CONTENT: New therapeutic efforts aim to deprive the Hepatitis D Virus (HDV) of functions provided to its life cycle by the Hepatitis B Virus (HBV) or by the host. Three therapeutic strategies are in evaluation: 1) Myrcludex B, a myristolated lipopeptide of the pre-S1 domain of the HBsAg that blocks the entry of the HDV into hepatocyes and controls infection by preventing the spreading of the virus to liver cells not infected by the HBV; 2) Lonafarnib, an inhibitor of a host farnesyl-transferase that hinders morphogenesis of the HDV by preventing the farnesylation of the large HD-antigen, necessary for virion assembly; 3) REP 2139, a nucleic acid polymer that prevents export of the mature HDV by the presumed inhibition of the synthesis of subviral HBsAg particles with which the virion is coated. Myrcludex B and Lonafarnib increase therapeutic efficacy in combination with Peg-IFN alfa.
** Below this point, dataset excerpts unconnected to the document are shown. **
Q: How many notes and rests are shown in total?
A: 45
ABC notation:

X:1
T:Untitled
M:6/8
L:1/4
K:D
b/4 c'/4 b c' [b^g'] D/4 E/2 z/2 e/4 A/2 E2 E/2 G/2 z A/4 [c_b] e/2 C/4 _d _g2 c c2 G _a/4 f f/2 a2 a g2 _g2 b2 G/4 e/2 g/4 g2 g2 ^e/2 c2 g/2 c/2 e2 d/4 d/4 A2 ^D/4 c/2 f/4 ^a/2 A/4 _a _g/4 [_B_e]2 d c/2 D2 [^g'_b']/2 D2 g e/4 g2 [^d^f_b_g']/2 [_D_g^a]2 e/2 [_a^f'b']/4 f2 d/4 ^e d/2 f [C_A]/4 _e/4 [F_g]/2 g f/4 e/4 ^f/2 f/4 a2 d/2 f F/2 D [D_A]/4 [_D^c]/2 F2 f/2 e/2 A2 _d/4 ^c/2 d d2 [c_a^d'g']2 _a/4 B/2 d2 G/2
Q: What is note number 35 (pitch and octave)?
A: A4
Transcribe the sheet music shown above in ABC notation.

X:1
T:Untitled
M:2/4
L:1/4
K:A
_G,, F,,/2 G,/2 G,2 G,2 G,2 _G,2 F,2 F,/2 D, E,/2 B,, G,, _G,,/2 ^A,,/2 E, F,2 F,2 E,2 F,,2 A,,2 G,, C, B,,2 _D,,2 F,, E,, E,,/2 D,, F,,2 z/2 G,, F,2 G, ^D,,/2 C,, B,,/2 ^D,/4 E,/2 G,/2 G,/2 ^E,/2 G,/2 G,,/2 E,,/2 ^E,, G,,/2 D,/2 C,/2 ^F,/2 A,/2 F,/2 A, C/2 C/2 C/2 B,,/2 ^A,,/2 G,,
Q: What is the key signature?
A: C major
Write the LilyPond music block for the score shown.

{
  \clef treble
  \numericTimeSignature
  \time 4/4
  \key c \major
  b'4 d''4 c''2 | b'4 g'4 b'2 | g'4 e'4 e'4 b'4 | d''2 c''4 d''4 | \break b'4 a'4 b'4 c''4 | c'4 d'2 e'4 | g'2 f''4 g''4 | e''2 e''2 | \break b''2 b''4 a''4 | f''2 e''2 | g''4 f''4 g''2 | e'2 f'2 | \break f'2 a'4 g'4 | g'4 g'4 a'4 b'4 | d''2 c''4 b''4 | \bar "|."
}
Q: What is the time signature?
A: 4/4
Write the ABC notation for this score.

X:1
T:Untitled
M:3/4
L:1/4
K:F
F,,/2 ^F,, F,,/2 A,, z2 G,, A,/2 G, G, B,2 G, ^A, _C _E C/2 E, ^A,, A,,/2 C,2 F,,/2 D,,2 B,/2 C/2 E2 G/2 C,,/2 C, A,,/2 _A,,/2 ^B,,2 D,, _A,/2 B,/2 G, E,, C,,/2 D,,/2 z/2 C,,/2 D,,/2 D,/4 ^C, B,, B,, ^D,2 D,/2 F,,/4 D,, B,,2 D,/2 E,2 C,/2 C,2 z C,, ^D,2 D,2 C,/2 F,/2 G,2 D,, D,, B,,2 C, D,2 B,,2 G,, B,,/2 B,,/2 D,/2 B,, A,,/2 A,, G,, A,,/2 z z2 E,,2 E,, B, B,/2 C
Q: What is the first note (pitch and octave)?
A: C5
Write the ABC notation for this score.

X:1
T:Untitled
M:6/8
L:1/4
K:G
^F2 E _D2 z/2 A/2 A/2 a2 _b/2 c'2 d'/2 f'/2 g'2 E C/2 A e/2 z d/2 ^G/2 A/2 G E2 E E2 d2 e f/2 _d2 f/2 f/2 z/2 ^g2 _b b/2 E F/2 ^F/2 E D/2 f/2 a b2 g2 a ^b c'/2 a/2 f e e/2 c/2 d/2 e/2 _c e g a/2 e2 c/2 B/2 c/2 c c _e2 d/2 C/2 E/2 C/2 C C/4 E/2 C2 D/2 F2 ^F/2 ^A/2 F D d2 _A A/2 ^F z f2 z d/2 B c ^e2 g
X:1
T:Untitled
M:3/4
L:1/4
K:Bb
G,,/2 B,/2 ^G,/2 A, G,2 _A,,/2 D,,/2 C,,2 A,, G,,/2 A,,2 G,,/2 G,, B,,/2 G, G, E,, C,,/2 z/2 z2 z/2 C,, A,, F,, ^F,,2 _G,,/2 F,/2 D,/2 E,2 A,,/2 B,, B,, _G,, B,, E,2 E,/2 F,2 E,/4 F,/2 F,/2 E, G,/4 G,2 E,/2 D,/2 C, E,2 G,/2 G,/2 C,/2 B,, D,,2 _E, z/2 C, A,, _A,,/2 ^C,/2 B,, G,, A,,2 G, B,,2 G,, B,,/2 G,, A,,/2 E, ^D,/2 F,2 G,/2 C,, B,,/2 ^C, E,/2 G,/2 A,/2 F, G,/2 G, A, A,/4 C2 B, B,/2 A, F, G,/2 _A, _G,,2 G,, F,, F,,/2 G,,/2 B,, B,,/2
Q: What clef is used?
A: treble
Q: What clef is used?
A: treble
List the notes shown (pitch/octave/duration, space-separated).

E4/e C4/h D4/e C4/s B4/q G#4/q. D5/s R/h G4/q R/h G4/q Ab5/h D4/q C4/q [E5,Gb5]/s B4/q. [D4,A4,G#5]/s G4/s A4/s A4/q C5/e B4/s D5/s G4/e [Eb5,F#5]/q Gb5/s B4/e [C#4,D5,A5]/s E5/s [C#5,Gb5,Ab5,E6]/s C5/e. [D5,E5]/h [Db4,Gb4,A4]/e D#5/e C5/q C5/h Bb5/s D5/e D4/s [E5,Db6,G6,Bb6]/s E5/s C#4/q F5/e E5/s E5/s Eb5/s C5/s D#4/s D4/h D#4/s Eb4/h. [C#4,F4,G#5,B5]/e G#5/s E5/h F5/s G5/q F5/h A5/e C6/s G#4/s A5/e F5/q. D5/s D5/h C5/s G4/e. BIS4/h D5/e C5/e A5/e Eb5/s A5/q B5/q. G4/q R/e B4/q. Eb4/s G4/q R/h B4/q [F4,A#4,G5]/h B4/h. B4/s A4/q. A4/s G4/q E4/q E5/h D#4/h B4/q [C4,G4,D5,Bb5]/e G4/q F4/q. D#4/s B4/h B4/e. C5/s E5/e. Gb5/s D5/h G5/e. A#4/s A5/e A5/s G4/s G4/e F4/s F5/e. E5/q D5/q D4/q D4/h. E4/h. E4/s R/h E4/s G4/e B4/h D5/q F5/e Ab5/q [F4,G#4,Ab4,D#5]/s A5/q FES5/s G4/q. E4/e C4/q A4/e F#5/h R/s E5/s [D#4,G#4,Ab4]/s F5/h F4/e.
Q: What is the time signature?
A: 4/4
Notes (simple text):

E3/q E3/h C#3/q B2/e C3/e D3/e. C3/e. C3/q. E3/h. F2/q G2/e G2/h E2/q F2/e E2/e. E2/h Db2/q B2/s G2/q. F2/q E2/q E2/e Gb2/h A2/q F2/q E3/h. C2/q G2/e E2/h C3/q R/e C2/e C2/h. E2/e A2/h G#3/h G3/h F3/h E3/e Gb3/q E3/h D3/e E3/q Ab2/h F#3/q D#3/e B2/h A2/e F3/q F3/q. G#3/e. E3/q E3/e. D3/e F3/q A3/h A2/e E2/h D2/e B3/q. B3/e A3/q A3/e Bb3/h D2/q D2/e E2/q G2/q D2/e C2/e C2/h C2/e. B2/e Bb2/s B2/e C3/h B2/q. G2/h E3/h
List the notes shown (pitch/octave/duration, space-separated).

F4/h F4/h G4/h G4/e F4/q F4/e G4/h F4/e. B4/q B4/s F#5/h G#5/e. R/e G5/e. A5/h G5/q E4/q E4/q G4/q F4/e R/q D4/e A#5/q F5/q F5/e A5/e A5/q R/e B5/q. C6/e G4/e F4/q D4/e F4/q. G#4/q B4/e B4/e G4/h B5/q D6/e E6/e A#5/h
In a pilot study, REP 2139 in combination with Peg-IFN alfa induced the clearance of serum HDV RNA and of the HBsAg in about half of 12 treated patients.
IMPLICATIONS: Long-term therapies with either Myrcludex B or Lonafarnib in combination with Peg-IFN alfa are required to achieve clinical control of CHD. However, with prolonged therapies tolerance becomes a problem; studies are on the way to determine whether Peg-IFN lambda may be better tolerated that Peg-IFN alfa. The promising preliminary data of REP 2139 in combination with Peg-IFN alfa await confirmation of the original pilot study.